──────── PROVIDED MATERIAL ────────
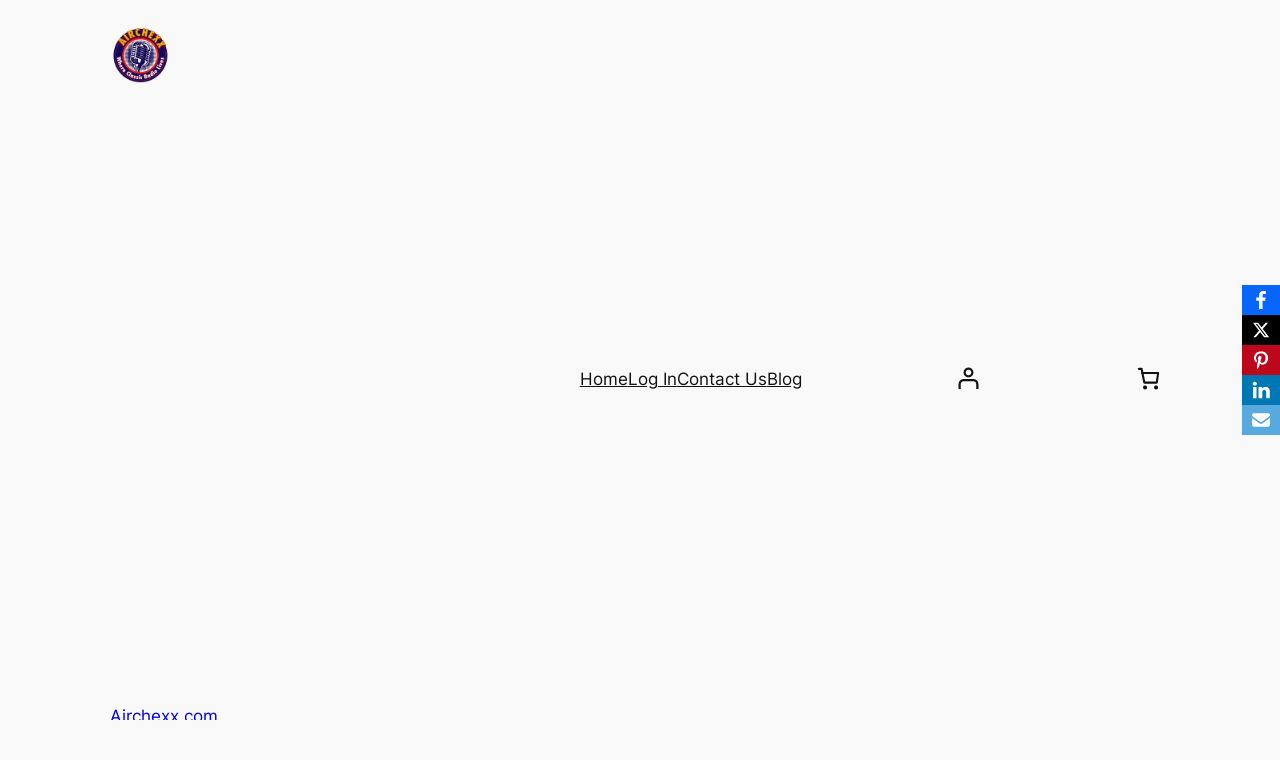

--- FILE ---
content_type: text/html; charset=utf-8
request_url: https://www.google.com/recaptcha/api2/aframe
body_size: 191
content:
<!DOCTYPE HTML><html><head><meta http-equiv="content-type" content="text/html; charset=UTF-8"></head><body><script nonce="o0-QcMyNw8x2B0EuTIUfkA">/** Anti-fraud and anti-abuse applications only. See google.com/recaptcha */ try{var clients={'sodar':'https://pagead2.googlesyndication.com/pagead/sodar?'};window.addEventListener("message",function(a){try{if(a.source===window.parent){var b=JSON.parse(a.data);var c=clients[b['id']];if(c){var d=document.createElement('img');d.src=c+b['params']+'&rc='+(localStorage.getItem("rc::a")?sessionStorage.getItem("rc::b"):"");window.document.body.appendChild(d);sessionStorage.setItem("rc::e",parseInt(sessionStorage.getItem("rc::e")||0)+1);localStorage.setItem("rc::h",'1765481595278');}}}catch(b){}});window.parent.postMessage("_grecaptcha_ready", "*");}catch(b){}</script></body></html>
────────
WHAT IS EXPECTED
With the line that contains "content_type: text/html; charset=utf-8" as the start, output every line through the end of the entries exactly. Add no other lines.

ANSWER FOR THE TASK
content_type: text/html; charset=utf-8
request_url: https://www.google.com/recaptcha/api2/aframe
body_size: 191
content:
<!DOCTYPE HTML><html><head><meta http-equiv="content-type" content="text/html; charset=UTF-8"></head><body><script nonce="o0-QcMyNw8x2B0EuTIUfkA">/** Anti-fraud and anti-abuse applications only. See google.com/recaptcha */ try{var clients={'sodar':'https://pagead2.googlesyndication.com/pagead/sodar?'};window.addEventListener("message",function(a){try{if(a.source===window.parent){var b=JSON.parse(a.data);var c=clients[b['id']];if(c){var d=document.createElement('img');d.src=c+b['params']+'&rc='+(localStorage.getItem("rc::a")?sessionStorage.getItem("rc::b"):"");window.document.body.appendChild(d);sessionStorage.setItem("rc::e",parseInt(sessionStorage.getItem("rc::e")||0)+1);localStorage.setItem("rc::h",'1765481595278');}}}catch(b){}});window.parent.postMessage("_grecaptcha_ready", "*");}catch(b){}</script></body></html>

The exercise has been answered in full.